According to the report:
Android remains the dominant smartphone operating system, a status that won’t change even though its share will decline somewhat as the market matures and competition solidifies. The sheer volume of devices at a wide range of price points combined with Google’s backing and a growing application library will keep Android atop the smartphone O.S. heap. Samsung remains the world’s top seller of Android-based smartphones, while the resurgence of LG and Sony have also contributed to its success in recent quarters.
iOS will remain the clear number two operating system as the expected launch of a lower-cost iPhone will open up a wider addressable market.
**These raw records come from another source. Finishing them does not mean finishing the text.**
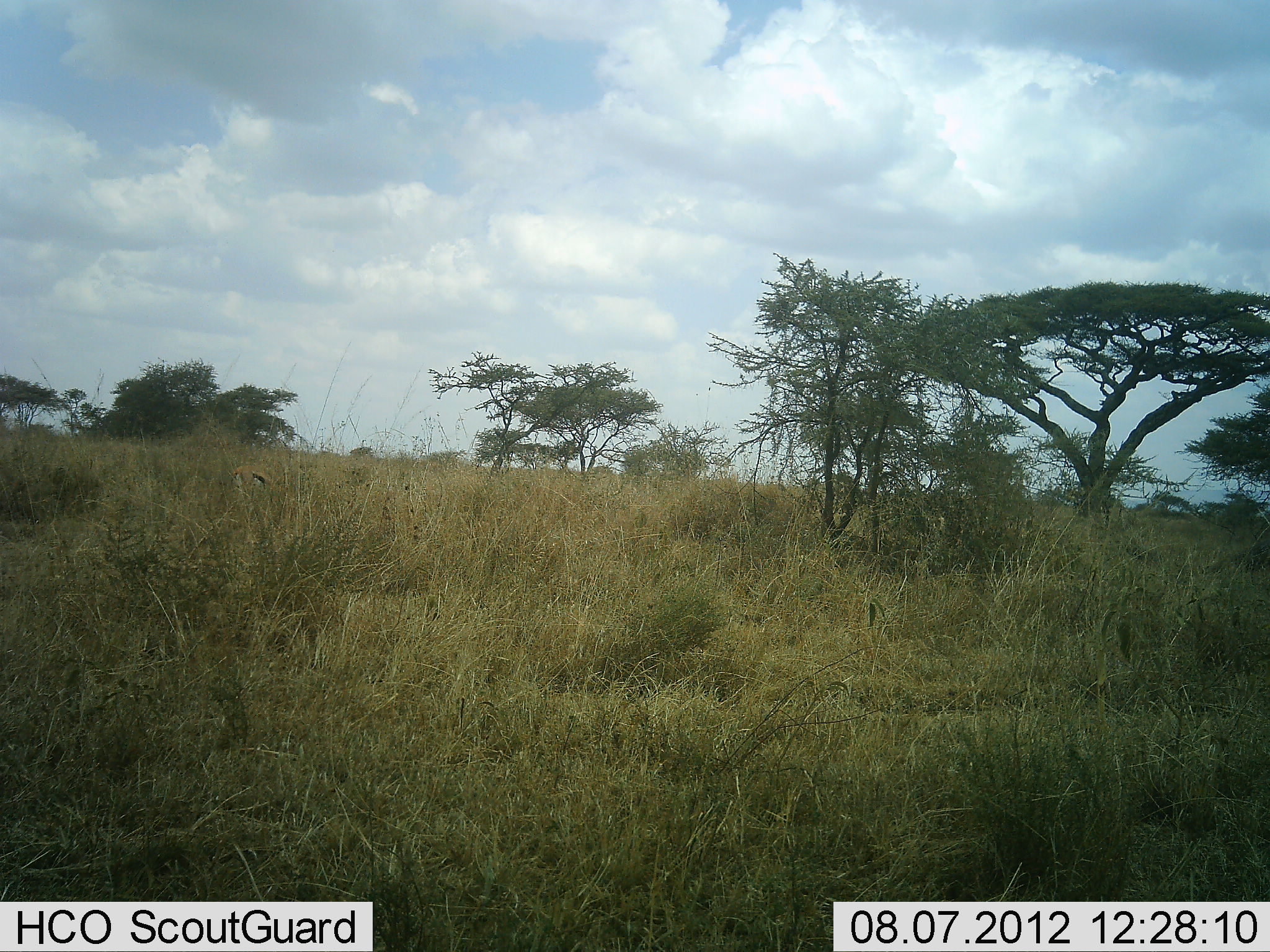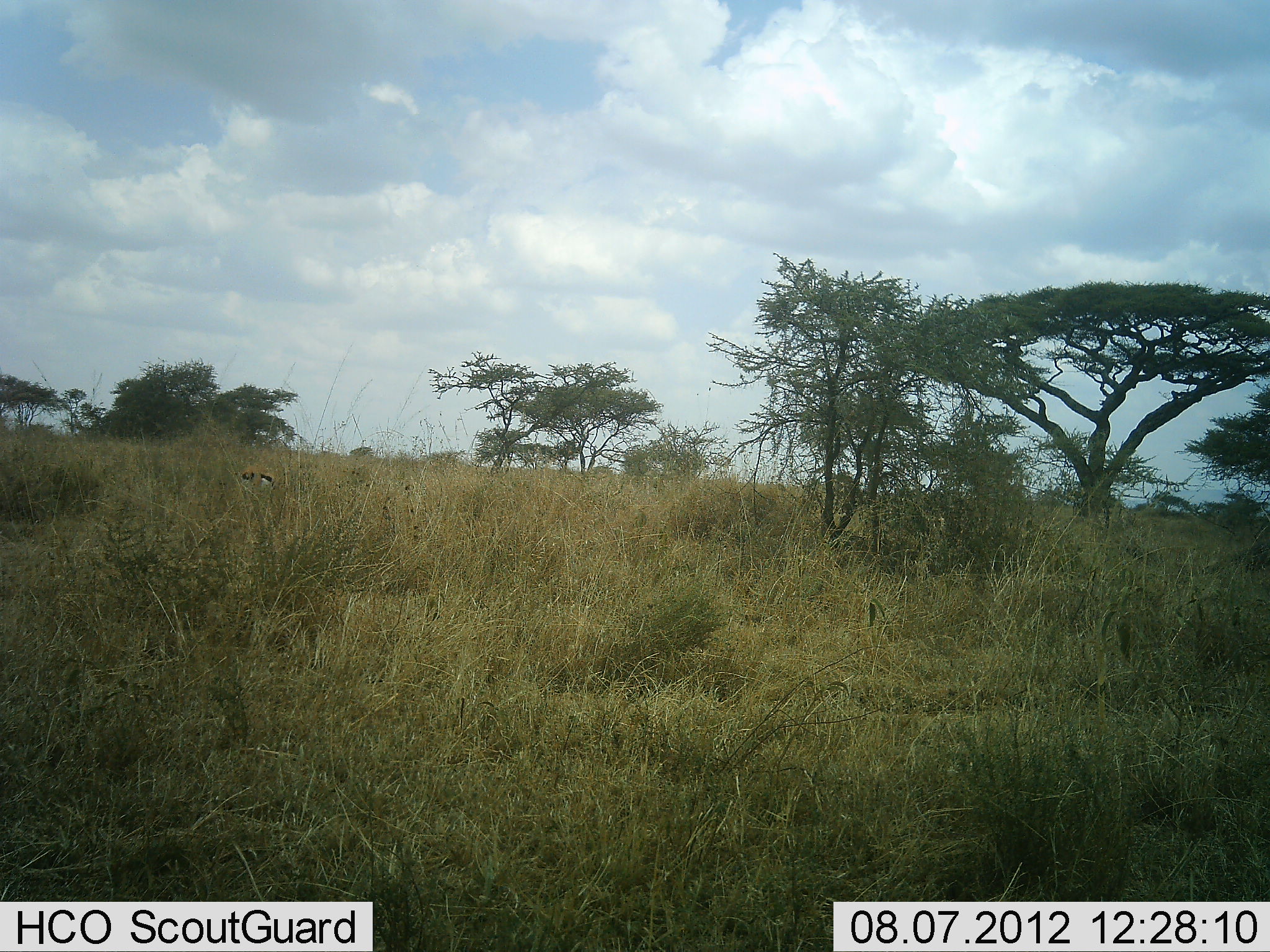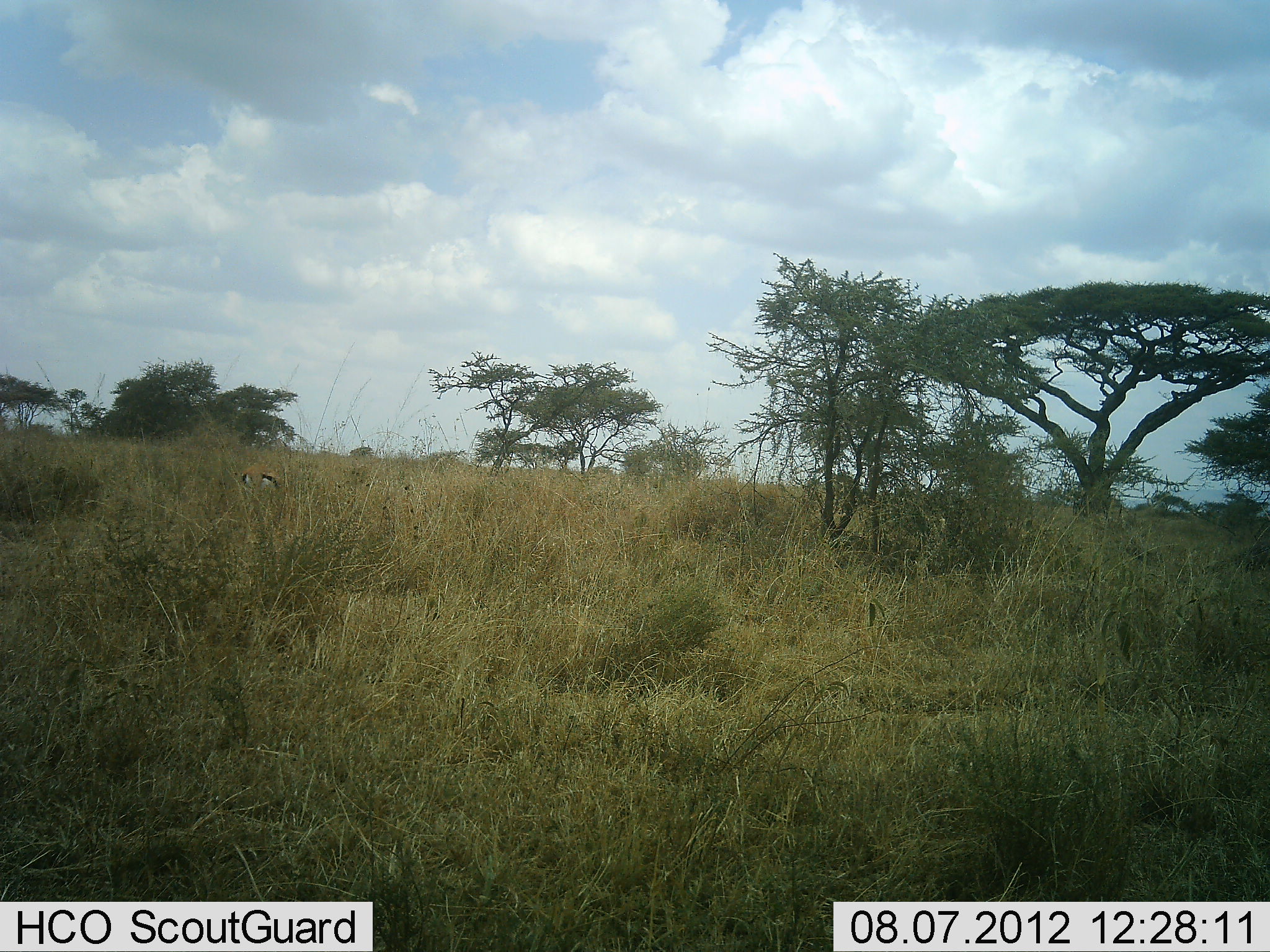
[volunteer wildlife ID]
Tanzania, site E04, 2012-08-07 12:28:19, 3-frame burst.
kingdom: Animalia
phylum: Chordata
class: Mammalia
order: Artiodactyla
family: Bovidae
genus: Eudorcas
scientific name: Eudorcas thomsonii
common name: thomson's gazelle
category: gazellethomsons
Gazellethomsons (thomson's gazelle) (Eudorcas thomsonii), count 1. Behavior (volunteer vote fractions): standing 20%, resting 0%, moving 20%, interacting 0%. Young present (vote fraction): 0%. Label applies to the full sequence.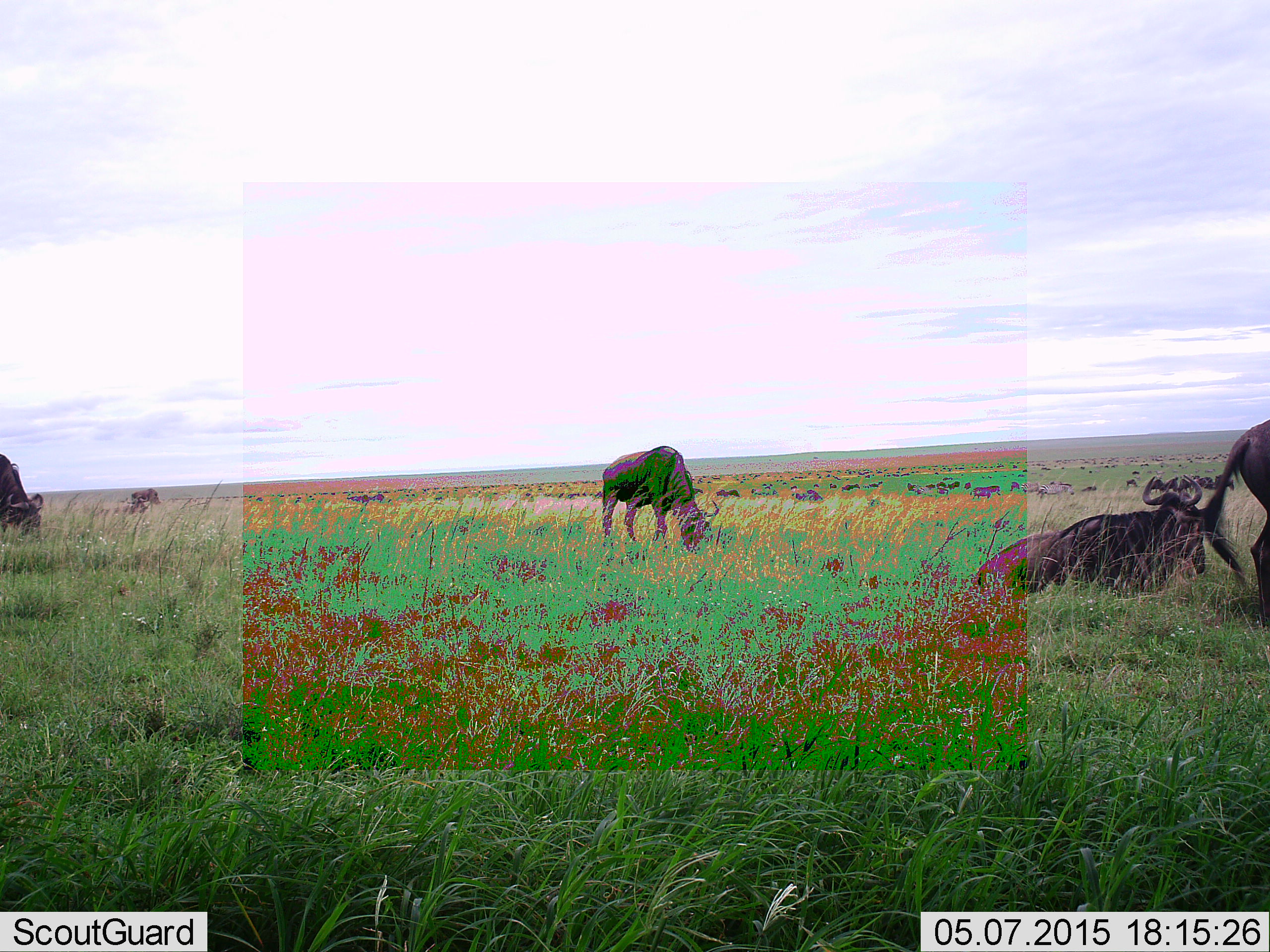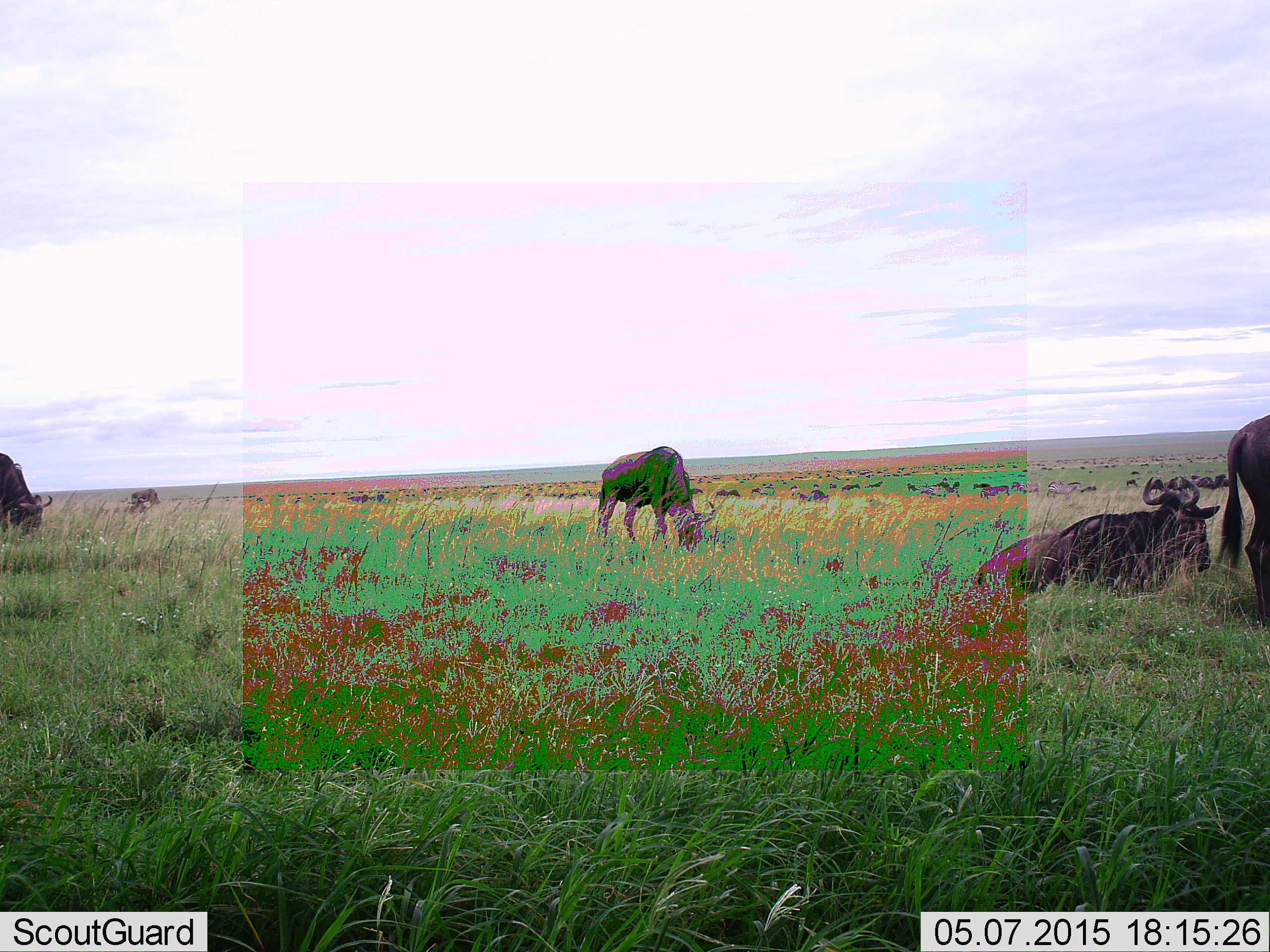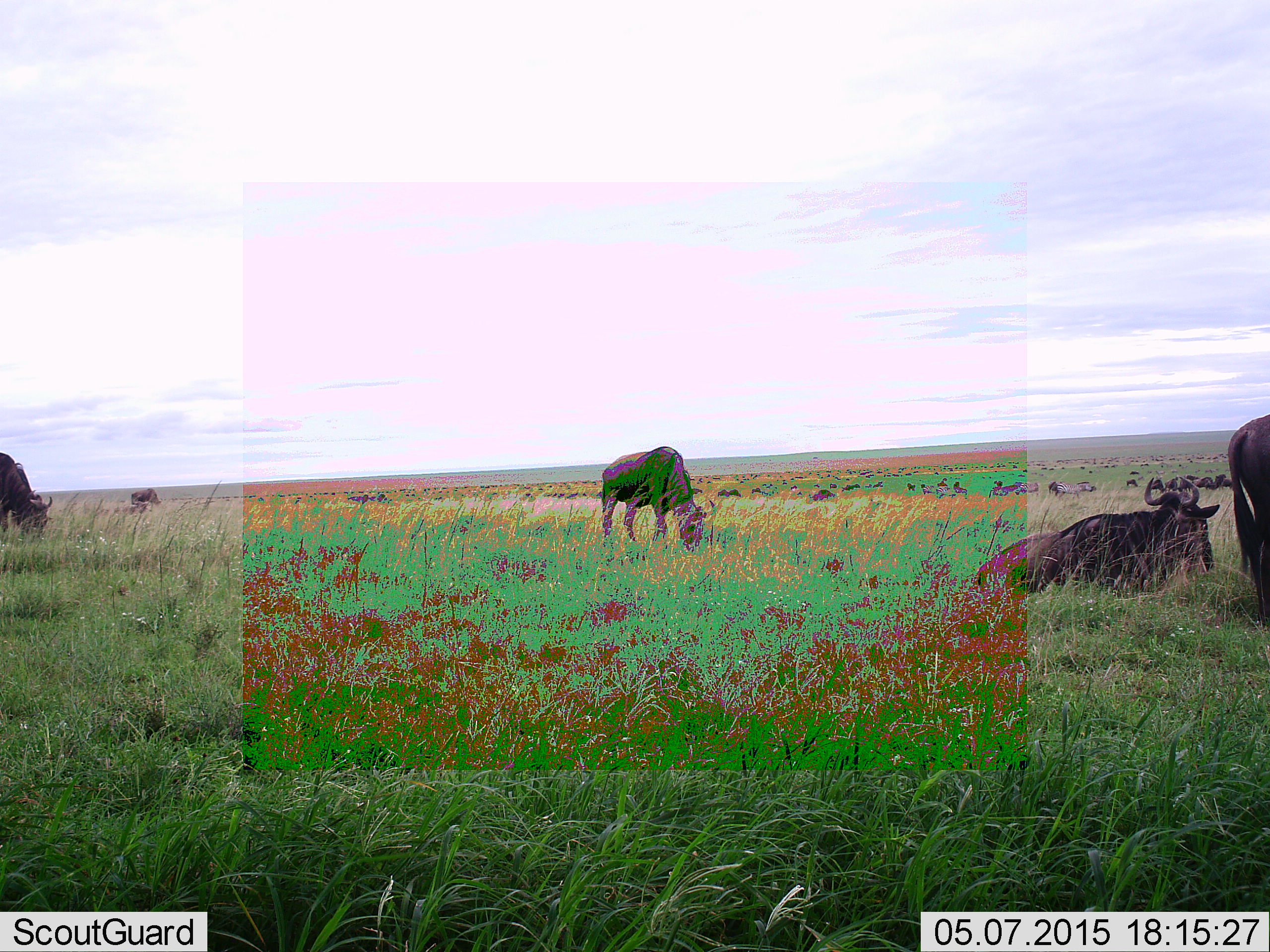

Apple will also grow faster in subsequent forecast years due to enterprise and emerging market share gains that will be driven in part by a likely deal with China Mobile, which will give it greater reach into one of the world’s fastest-growing smartphone markets. iOS share gains will be tempered by the relatively high price points of the iPhone, which makes for a lower share ceiling.
Windows Phone will solidify its position as the number three O.S. with incremental share gains over the course of the forecast. With the acquisition of Nokia’s device and services unit, Microsoft will increasingly need to drive share gains by itself as OEM support for Windows Phone is expected to wane now that the company is set to become a full-fledged hardware maker. Microsoft will also need to ship more low-cost smartphones to high-growth emerging markets if it is to continue building on its recent nominal share increases.
BlackBerry OS share will decline markedly over the forecast due to tepid BlackBerry 10 reception and emboldened competition that are expected to whittle away share in its remaining regional bastions of strength, such as Africa, Latin America, and the Middle East. BlackBerry volume will remain flat as the market expands around it thanks to enterprises with security or other specialised needs that continue to purchase devices from the company.